▸ **Extract provided**
○ ○ ○ ○ ○ ○ ○

JBuilder supports real-time code editing between pairs of users, but
the downside is that token-passing is used as the floor control policy
(so only one person can make an edit at a time).
Has anyone started working on collaborative editors within ECF as of
yet? If so, have any design stipulations been made, such as the
supported number of concurrent editors, etc?
Yes, we have done a little work with collaborative editors. We've built
a simple graphical edtior prototype (called graphshare). It's minimal
in terms of UI, but it does show the ability to use ECF as a way to
share model state changes (invoked via the editor) to multiple
recipients in real-time.
There is work going on in other quarters WRT collaborative
editors...some of it within ECF, some it by people using ECF (either in
OS or commercially or both...) as a way to distribute and synchronize
editor 'model' state changes.
Carl do you have any visibility into the Borland team that's working on
the real-time code editing? I have approached them in the past about
participation on ECF, but unfortunately it didn't go very far. It seems
to me as if they could benefit from participation in ECF (e.g. by
getting a framework for interoperability and by having their work and
products be exposed/promoted via ECF), and ECF would benefit from their
probably very good work on the editing UI and synchronization policies.
So, in any event, if anyone on this list does have access to this team
please let them know that we (the ECF committers) would like to work
with them. They (Borland) are, after all, a strategic member of the
Eclipse Foundation.
I'm working on some documentation right now that discusses
requirements for collaborative software engineering tools... it will
be ready in a week or two. At which point, I am happy to share it as
a discussion document on what sorts of software engineering tools the
ECF might be able to support. Please just let me know if you are
interested!
Yes we are interested indeed. Collaborative editors of all varieties
(source code, graphical models, UML, reports [e.g. BIRT], XML
schema-specified models, etc) would all benefit (I think) from being
able to use an open and consistent set of APIs for messaging and
distributed state synchronization.
Keep up the great work, and when I finally finish this phd of mine I
will be very keen to start writing some tools, etc.
Thanks. Please post to this list and/or the ECF newsgoup about your
progress and please remain in touch.

○ ○ ○ ○ ○ ○ ○

▸ **Information provided**
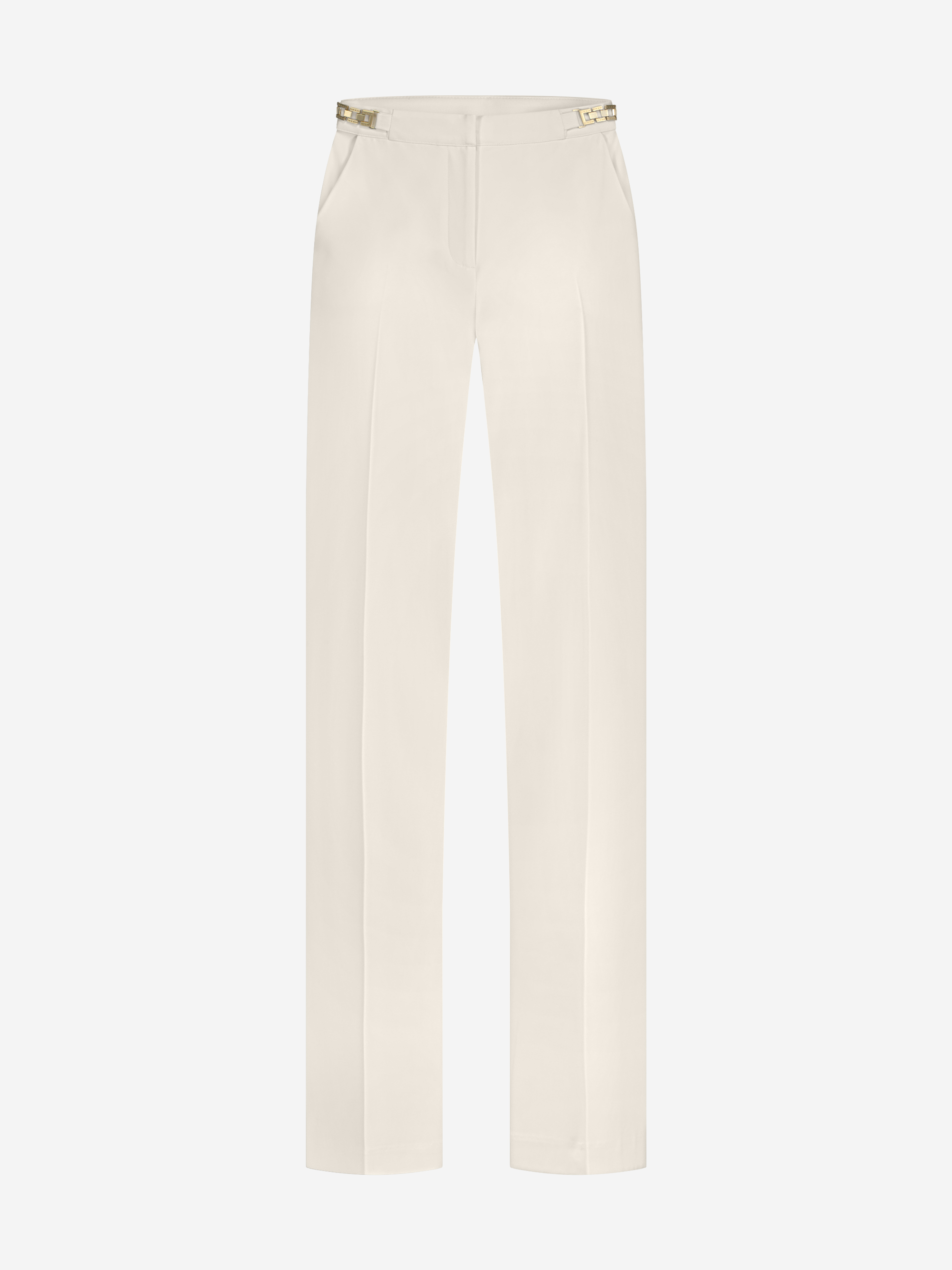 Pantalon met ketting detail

○ ○ ○ ○ ○ ○ ○

▸ **Apply what you read**
• a. Extract the part of the ECF discussion starting with "Yes, we have" and going on through "recipients in real-time.".
• b. According to the ECF discussion, what floor control policy does JBuilder use for real-time code editing?
The listing plays no part in this exercise.

▸ **Solutions by task**
• a.
Yes, we have done a little work with collaborative editors. We've built
a simple graphical edtior prototype (called graphshare). It's minimal
in terms of UI, but it does show the ability to use ECF as a way to
share model state changes (invoked via the editor) to multiple
recipients in real-time.

• b. Token-passing, so only one person can make an edit at a time.